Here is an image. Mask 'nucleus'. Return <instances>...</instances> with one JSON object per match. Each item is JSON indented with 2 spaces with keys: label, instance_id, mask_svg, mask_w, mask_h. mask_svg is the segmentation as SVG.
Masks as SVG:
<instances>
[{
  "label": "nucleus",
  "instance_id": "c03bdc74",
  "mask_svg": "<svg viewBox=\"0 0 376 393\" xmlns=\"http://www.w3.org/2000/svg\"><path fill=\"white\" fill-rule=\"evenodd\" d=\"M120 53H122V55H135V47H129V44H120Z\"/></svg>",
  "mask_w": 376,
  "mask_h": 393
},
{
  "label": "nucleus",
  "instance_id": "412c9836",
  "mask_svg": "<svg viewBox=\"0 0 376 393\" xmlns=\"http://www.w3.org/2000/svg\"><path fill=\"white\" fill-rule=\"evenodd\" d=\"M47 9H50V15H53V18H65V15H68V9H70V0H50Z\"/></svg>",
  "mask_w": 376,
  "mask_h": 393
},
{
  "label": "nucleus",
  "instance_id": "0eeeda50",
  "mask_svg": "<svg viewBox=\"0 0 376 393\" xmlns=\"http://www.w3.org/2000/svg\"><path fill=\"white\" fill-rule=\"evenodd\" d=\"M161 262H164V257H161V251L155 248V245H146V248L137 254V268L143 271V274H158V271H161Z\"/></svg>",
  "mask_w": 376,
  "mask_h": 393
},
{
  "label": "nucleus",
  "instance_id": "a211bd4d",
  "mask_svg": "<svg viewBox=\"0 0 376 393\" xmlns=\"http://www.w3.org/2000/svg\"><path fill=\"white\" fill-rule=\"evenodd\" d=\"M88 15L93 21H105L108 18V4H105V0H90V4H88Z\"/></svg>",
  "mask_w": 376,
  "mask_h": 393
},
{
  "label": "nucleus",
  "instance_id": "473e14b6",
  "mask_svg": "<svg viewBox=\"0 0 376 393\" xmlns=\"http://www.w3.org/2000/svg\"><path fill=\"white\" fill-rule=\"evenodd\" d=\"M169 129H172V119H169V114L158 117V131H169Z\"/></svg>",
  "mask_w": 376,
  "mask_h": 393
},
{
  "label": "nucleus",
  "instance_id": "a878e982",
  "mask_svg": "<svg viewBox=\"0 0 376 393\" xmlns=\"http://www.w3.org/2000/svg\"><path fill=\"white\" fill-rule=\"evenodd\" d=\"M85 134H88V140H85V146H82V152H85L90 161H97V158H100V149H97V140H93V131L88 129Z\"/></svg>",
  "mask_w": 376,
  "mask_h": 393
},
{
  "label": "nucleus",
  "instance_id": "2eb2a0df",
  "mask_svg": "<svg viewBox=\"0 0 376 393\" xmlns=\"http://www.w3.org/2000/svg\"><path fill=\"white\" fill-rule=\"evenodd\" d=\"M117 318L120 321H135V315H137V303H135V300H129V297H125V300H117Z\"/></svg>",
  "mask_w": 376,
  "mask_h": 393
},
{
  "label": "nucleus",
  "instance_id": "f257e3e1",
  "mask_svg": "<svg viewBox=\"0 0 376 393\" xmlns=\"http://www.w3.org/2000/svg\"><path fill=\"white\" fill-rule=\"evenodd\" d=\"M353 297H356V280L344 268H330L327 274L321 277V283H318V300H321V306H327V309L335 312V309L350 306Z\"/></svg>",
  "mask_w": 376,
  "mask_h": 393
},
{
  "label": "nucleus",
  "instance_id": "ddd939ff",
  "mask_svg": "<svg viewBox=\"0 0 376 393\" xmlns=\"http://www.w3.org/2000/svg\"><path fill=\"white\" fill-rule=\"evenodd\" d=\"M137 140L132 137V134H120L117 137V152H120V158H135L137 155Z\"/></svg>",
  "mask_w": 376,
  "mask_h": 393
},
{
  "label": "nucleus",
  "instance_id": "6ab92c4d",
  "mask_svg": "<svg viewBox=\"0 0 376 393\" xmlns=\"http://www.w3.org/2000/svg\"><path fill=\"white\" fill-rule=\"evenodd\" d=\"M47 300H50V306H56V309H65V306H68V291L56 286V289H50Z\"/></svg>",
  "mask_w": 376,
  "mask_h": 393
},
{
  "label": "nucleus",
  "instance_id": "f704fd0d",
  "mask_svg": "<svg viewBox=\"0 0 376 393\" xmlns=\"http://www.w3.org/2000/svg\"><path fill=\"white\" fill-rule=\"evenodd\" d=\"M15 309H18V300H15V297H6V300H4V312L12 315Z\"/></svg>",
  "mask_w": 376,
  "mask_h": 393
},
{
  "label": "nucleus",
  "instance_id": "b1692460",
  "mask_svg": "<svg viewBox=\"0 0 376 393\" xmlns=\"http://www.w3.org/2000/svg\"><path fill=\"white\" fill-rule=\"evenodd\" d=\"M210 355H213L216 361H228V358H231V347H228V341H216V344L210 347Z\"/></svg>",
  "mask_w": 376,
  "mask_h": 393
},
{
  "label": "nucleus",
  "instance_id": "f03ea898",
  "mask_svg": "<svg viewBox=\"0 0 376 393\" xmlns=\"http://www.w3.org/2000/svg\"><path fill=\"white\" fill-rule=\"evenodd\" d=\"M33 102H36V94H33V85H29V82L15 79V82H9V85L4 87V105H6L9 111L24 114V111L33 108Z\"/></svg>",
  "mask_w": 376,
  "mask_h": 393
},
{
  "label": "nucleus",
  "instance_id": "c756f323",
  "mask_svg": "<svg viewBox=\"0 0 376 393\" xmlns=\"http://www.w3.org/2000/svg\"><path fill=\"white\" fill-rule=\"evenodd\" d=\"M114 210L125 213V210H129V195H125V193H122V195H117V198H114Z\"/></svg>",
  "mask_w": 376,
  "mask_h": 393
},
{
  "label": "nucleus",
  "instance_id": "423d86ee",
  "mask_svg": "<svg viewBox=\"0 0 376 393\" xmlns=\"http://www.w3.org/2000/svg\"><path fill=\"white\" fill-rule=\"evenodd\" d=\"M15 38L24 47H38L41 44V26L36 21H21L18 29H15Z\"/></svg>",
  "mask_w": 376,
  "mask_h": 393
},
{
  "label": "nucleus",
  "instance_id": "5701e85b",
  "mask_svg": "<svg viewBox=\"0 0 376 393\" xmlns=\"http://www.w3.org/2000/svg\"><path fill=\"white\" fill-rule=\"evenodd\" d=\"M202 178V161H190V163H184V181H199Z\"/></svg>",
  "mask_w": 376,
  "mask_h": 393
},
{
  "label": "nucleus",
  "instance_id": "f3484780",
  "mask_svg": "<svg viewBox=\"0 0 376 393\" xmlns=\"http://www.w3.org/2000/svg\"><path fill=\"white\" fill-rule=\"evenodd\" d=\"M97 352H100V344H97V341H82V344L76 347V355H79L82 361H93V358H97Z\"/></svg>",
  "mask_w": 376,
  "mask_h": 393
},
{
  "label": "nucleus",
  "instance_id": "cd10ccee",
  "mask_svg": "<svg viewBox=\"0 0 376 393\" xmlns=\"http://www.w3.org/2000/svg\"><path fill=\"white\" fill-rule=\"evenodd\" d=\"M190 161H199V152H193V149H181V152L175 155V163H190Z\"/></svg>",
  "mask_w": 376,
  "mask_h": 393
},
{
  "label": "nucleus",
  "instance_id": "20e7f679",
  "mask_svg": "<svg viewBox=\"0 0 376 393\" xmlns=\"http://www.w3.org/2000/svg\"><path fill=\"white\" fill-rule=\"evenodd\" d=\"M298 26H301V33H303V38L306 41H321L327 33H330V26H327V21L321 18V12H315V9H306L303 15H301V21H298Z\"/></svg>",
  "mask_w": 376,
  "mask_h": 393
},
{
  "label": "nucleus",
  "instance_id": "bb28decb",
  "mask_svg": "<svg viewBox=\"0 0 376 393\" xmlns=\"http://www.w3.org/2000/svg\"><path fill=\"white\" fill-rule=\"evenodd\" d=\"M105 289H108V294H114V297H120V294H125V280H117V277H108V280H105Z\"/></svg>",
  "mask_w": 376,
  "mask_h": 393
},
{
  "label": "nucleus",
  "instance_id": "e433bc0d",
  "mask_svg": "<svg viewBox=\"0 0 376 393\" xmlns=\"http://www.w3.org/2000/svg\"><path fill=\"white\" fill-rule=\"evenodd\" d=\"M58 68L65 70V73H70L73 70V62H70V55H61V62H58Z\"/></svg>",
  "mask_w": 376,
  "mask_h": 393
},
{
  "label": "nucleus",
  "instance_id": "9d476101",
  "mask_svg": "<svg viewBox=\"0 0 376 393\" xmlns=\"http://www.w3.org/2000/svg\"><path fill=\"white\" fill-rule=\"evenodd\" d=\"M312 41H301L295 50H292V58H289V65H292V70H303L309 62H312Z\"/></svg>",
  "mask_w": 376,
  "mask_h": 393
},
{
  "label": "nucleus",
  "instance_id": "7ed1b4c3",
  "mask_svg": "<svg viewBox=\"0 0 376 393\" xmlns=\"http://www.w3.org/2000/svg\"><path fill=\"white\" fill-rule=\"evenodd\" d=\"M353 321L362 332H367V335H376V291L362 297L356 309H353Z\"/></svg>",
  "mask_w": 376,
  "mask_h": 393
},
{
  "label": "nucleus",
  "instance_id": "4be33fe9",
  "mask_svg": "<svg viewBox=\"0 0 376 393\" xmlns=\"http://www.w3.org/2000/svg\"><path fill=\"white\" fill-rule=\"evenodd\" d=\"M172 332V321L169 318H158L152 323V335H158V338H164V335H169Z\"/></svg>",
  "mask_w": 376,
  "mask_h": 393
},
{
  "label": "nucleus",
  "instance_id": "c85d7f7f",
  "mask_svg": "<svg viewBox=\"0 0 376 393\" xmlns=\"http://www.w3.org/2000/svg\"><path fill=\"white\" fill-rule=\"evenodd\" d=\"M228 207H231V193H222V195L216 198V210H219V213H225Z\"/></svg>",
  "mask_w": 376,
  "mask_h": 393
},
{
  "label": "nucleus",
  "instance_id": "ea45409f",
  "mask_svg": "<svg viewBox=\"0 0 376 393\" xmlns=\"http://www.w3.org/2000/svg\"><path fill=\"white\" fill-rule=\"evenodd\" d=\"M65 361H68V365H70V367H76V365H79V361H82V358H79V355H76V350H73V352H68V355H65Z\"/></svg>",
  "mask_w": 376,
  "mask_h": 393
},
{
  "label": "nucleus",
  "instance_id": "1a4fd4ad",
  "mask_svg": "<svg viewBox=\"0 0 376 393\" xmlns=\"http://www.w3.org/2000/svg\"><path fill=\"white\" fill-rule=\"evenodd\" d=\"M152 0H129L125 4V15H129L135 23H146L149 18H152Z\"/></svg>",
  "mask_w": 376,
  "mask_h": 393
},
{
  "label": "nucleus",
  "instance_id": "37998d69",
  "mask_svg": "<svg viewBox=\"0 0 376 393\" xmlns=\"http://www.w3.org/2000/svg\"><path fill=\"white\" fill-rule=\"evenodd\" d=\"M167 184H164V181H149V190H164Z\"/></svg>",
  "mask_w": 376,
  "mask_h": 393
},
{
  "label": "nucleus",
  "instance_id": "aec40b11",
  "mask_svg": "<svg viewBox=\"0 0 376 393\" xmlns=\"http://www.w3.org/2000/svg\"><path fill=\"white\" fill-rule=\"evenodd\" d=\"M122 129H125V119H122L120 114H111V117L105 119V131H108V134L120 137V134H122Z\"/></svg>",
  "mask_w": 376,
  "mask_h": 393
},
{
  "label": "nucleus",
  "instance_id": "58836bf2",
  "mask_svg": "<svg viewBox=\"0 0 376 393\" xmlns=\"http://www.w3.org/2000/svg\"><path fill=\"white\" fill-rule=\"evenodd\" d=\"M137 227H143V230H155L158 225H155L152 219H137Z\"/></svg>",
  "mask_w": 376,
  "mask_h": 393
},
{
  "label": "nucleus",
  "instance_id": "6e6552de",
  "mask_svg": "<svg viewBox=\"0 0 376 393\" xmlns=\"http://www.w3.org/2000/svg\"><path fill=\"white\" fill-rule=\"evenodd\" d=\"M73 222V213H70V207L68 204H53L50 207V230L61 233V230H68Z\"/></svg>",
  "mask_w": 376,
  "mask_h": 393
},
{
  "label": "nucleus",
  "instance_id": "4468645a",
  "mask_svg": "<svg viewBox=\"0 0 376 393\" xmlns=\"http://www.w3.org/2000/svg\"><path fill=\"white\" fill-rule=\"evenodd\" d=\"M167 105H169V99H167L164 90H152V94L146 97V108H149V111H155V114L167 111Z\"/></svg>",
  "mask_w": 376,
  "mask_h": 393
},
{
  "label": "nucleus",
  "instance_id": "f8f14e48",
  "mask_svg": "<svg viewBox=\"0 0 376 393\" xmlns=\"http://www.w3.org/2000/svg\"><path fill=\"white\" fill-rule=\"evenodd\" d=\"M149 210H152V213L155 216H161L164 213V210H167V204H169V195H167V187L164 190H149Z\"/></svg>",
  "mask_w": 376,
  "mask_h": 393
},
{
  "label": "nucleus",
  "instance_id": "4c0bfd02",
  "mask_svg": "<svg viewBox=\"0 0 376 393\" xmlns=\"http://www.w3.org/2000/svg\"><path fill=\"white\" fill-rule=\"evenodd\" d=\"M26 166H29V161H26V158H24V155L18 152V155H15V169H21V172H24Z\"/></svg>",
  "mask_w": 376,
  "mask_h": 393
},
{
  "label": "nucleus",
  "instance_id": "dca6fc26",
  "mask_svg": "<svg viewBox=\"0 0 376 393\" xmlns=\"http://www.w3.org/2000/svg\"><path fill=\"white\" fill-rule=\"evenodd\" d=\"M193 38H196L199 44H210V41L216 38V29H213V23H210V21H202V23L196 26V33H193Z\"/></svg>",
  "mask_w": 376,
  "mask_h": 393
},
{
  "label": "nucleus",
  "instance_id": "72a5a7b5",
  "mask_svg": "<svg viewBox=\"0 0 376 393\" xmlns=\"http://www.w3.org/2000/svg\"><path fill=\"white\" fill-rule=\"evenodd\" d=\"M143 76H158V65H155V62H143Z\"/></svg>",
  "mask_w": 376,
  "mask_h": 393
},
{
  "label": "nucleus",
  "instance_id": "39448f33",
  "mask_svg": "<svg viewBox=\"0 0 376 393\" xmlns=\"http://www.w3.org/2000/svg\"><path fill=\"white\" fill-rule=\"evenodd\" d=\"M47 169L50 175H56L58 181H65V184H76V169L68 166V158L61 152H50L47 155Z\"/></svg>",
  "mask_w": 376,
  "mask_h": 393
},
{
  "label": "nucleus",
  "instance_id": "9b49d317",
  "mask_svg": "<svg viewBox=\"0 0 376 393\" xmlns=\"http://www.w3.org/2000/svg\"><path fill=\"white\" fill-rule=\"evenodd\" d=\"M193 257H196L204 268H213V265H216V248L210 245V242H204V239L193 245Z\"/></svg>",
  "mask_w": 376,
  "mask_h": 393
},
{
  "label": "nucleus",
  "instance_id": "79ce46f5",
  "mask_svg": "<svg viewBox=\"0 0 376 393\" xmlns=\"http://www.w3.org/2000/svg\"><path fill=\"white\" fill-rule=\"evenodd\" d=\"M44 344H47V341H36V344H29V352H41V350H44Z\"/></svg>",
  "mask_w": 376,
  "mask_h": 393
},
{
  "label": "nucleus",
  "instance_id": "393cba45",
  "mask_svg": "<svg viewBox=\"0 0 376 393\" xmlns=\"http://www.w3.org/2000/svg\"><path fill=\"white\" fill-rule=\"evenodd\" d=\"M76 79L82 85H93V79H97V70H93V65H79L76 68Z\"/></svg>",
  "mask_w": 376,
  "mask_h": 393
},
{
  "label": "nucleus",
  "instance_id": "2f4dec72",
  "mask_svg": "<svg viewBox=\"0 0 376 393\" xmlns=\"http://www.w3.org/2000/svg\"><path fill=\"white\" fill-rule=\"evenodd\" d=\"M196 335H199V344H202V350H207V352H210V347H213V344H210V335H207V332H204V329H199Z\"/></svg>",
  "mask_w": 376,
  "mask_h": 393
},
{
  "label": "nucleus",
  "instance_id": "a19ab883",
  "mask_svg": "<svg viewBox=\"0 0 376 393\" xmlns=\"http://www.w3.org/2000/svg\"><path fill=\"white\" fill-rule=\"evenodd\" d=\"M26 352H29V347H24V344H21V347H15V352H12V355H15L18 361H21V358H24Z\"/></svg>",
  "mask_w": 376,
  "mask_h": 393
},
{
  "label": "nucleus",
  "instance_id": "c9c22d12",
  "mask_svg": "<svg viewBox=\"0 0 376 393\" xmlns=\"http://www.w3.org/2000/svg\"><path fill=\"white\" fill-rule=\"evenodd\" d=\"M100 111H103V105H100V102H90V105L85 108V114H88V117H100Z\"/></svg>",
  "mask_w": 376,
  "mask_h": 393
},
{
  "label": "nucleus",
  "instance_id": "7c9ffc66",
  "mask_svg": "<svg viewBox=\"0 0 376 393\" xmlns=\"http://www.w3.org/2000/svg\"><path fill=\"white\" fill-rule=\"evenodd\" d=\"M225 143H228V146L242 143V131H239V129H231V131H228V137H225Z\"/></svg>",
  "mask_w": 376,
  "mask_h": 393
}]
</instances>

+-------+

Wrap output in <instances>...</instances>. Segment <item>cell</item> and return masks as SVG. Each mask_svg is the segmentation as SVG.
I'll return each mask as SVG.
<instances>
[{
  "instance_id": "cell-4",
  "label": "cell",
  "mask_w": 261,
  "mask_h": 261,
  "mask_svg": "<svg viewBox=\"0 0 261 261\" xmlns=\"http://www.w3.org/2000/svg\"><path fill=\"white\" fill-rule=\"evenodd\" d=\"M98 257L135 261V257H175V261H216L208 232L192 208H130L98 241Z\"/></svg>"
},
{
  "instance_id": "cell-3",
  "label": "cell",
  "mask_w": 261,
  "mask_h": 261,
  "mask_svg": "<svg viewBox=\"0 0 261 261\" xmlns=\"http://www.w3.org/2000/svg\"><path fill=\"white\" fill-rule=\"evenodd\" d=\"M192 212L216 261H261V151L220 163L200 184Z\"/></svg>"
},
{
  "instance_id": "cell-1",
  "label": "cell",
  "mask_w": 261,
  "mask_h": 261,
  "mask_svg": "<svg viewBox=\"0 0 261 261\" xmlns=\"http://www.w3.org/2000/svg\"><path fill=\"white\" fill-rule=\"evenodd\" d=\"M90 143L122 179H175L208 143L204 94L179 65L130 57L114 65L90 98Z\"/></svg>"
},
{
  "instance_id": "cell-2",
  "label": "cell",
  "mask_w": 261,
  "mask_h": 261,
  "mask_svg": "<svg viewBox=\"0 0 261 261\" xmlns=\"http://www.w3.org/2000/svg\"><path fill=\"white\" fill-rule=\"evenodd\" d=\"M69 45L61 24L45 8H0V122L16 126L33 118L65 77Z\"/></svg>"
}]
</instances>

+-------+

> Task requirements
Return each line of the material above that contains the string "segmentation". Case counts.

> Full solution
Here is an image. Mask 'nucleus'. Return <instances>...</instances> with one JSON object per match. Each item is JSON indented with 2 spaces with keys: label, instance_id, mask_svg, mask_w, mask_h. mask_svg is the segmentation as SVG.
Wrap output in <instances>...</instances>. Segment <item>cell</item> and return masks as SVG. Each mask_svg is the segmentation as SVG.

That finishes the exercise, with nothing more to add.